Revised sample size: 28.
Mean age: 40 years. Females: 14 (40%). Separate data for the subgroup with ulcerative colitis: no. Inclusion criteria:
Diagnosis of primary sclerosing cholangitis based on serum alkaline phosphatase at least 1.5 times the upper limit of normal for at least 6 months and cholangiography demonstrating intrahepatic and/or extrahepatic biliary strictures, beading, or irregularity consistent with primary sclerosing cholangitis.
Exclusion criteria:
Treatment with any investigational agents, such as UDCA or other antibiotics, within 3 months of the study.
Prior history of allergic reactions to vancomycin and/or metronidazole.

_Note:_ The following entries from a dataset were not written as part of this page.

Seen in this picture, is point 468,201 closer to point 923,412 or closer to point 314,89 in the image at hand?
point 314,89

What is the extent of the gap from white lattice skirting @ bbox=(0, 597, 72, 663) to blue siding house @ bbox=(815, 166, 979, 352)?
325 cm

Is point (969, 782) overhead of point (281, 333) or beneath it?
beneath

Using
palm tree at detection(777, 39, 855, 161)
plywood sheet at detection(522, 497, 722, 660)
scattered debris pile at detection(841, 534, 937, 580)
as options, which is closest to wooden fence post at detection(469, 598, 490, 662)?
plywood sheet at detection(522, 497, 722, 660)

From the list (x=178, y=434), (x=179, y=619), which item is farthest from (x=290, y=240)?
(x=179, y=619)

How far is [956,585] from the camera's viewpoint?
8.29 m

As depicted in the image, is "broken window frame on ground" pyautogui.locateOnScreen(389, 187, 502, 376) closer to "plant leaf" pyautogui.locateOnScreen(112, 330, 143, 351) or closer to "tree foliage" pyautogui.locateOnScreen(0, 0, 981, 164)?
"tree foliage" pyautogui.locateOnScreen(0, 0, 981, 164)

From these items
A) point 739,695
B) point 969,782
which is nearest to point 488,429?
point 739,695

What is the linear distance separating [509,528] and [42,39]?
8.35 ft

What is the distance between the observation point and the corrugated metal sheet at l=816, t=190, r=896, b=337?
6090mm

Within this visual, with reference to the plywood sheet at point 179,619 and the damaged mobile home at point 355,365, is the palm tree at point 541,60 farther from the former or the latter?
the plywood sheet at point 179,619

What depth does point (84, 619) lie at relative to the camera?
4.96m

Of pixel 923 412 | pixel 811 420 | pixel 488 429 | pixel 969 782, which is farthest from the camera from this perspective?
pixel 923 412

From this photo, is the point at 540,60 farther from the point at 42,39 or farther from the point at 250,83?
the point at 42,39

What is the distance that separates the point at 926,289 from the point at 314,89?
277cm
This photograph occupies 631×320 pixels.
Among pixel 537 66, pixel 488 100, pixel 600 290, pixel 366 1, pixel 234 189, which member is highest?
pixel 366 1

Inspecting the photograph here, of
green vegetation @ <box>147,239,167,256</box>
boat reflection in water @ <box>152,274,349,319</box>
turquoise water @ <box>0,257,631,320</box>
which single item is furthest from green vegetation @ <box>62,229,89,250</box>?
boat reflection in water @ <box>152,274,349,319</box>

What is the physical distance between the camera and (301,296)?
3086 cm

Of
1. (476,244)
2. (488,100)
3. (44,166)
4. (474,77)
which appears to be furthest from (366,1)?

Evidence of decompensated liver disease such as recurrent variceal bleeding, refractory ascites, or spontaneous hepatic encephalopathy.
Anticipated need for liver transplant within 1 year as determined by Mayo Primary Sclerosing Cholangitis risk score.
Findings highly suggestive of liver disease of an alternative or concomitant aetiology, such as chronic alcoholic liver disease, chronic hepatitis B or C infection, haemochromatosis, Wilson’s disease, alpha‐1 antitrypsin deficiency, non‐alcoholic steatohepatitis, primary biliary cirrhosis, or secondary sclerosing cholangitis.
Pregnancy or lactation.
Active illicit drug or alcohol abuse.
Age younger than 18 years or older than 75 years.
UDCA treatment in the previous 3 months.
Follow‐up: 3 months. |
Interventions |
Participants were randomly assigned to 1 of 4 groups. Group 1: vancomycin 125 or 250 mg orally 4 times a day for 12 weeks (n = 15). Group 2: metronidazole 250 or 500 mg orally 3 times a day for 12 weeks (n = 13). |
Outcomes |
Numbers of any types of adverse events. |
Notes |
Reasons for post‐randomisation drop‐out:
One participant stopped treatment indefinitely owing to migraine headaches and increased diarrhoea (low‐dose vancomycin group).
One participant stopped treatment indefinitely owing to diarrhoea and increased fatigue (high‐dose vancomycin group).
One participant stopped treatment indefinitely owing to persistent dyspepsia (low‐dose metronidazole group).
One participant was severed because of non‐compliance (low‐dose metronidazole group).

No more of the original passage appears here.